Tor Websites over 1/3 TANGO DOWN

gAtO bEeN- doing some work on his Tor- search engine and finding Tor-websites IP but other are doing the same thing and publishes the news-

I guess the news is getting out and people are bringing their Tor-hidden service-websites are going DOWN. Not by my work – I wish – but by a simple little report -:tor-revealing_guard_nodes

IEEE 2013 just put out a report: Trawling for Tor Hidden Services: Detection, Measurement, Deanonymization

http://www.ieee-security.org/TC/SP2013/papers/4977a080.pdf

yes kiddies wee can find your Tor-Website and find the IP and get the geo-location and track you down. The worst part now others know and Tor-websites are being taken down by their own administrators  so they can do countermeasures and not be caught.
--
## Actions to take
• A. In the post about Tor websites, who does it say is taking the Tor websites down?
• B. Translate this sentence from the post about Tor websites into Spanish: "The worst part now others know and Tor-websites are being taken down by their own administrators so they can do countermeasures and not be caught."
You won't need the rows that follow this post to do anything here.
--
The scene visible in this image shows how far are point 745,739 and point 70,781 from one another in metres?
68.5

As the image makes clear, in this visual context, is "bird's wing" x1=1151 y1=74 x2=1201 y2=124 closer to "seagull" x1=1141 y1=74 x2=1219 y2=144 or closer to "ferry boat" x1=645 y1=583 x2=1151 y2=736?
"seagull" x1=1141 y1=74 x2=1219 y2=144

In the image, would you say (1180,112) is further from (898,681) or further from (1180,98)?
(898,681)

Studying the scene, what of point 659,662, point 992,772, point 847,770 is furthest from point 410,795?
--
## Responses for each task
• A. Their own administrators, so they can take countermeasures and not be caught.

• B. Lo peor es que ahora otros lo saben y los sitios web de Tor están siendo retirados por sus propios administradores para que puedan tomar contramedidas y no ser atrapados.